LIST OF TASKS —
**1)** According to the talk on the need to be in the know, which things does the speaker spend so much time telling people to do with their feelings?
**2)** Could you continue the talk on the need to be in the know, picking up after its last sentence?
──────── PASSAGE GIVEN
You really crave those feelings. And when we have them, they feel so amazing that we chase them. We want more. Now we want to be involved in other things that make us feel that good. So notice if you’re chasing the dopamine hit and if you’re feeling an addiction to having to be in the know.

So there is the fear of being out because of what we make it mean, and then there is the addiction of what it feels like when we’re in. So, what I have noticed is that when we’re looking at the need to be in the know, there’s two ways that this can go. And the way that I break it down into my mind is there is the immaturity in us. 

As my client said, she goes, “I can see my teenager brain is showing up here.” I love that so much. So you’ve got your “teenager brain,” which is like, it has a level of immaturity still, and it’s very much valuing its peers, their opinions, their thoughts, inclusivity, being included, being a part of the crowd, being popular, being in the know for the sake of significance, for the sake of belonging, for the sake of importance.

And with that comes in my coaching mind, what I see that as, it’s a very all-or-none thinking. It’s positional authority. You’re, you have a superiority, right? You, you know something that other people don’t know. You’re in and they’re out. There’s pride, there’s like this exclusivity that feels good when you’re in it, but feels bad when you’re not. Do you see it? It’s an all-or-none, in or out, yes or no, knowing or not knowing. It’s very binary in its concept. So, and there is just, there’s a level of immaturity in that way of thinking because we tend to think it’s all good or all bad, right? 

When you look at little kids, they’re either happy or they’re upset, right? They don’t, they don’t live in a land of just contentment, right? They tend to be very, I’m loving my life right now as a toddler, or I’m having a tantrum as a toddler, and I’m feeling rested as a toddler, or I’m tired as a toddler, right? Their lives seem much more binary. Perhaps it’s the complexity of the brain development and such.

But what I see is when we’re in school leadership, if we haven’t addressed that teenager experience where that immaturity comes into play as an adult, and we’re still feeling the need to be in the group and be in the know so that we can feel important and significant and powerful and knowledgeable and have, you know, status with our peers, status with the administrative team, and status with the teacher team, like teachers aren’t invited but admin are. Just notice if that’s happening. 

If it’s happening, nothing’s gone wrong because most of us haven’t even thought about this at this depth, which is why I’m bringing it up today. And most of us didn’t even realize back when we were teenagers to reconcile and to heal some of those past pains when we got rejected, when we were left out, when we didn’t feel like we belonged, we didn’t make the team. 

We saw girls gossiping and we thought it was about us, or maybe it was about you, and there’s some wounds that haven’t healed. They come along with you. Like your mind, your body doesn’t stop forgetting those things until they’re acknowledged and they’re validated and they’re processed, and then they can heal. Which is why I spend so much time talking with people about acknowledging your feelings, validating your feelings, and processing them so that they have space to heal.
────────────────
──────── PROVIDED DATA
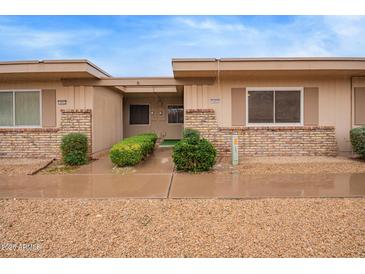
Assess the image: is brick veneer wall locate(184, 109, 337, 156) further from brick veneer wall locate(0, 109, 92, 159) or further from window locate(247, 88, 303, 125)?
brick veneer wall locate(0, 109, 92, 159)

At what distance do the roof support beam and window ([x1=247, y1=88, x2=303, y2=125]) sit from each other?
1.67 meters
────────────────
TASK ANSWERS —
**1)** Acknowledge them, validate them, and process them.

**2)**
This applies here. So, FOMO can be coming from a past wound. Notice that. You could probably recall right now as you’re listening to this, a time in your childhood or teen years where, or maybe even college, where this happened, where FOMO was a thing and it happened and the level of maturity you had at the time was very hurt, like the maximum you could handle this, the best that you could do to handle it was to try and get into the group or to feel very heartbroken and be very in rejection, very in sadness, very in grief about not being included. Notice that.

Then, that’s what I would call like the “less than empowered version of you”. And it’s decisions that are being made from a place of control or a place of insecurity or a place of FOMO. But it’s a zero-sum game. Like, “I have to be in and that means somebody has to be out. And for me to feel good, someone has to feel bad. And for me to be in the know means somebody has to be not in the know. For me to be included means somebody has to be excluded.” Do you see that? Okay.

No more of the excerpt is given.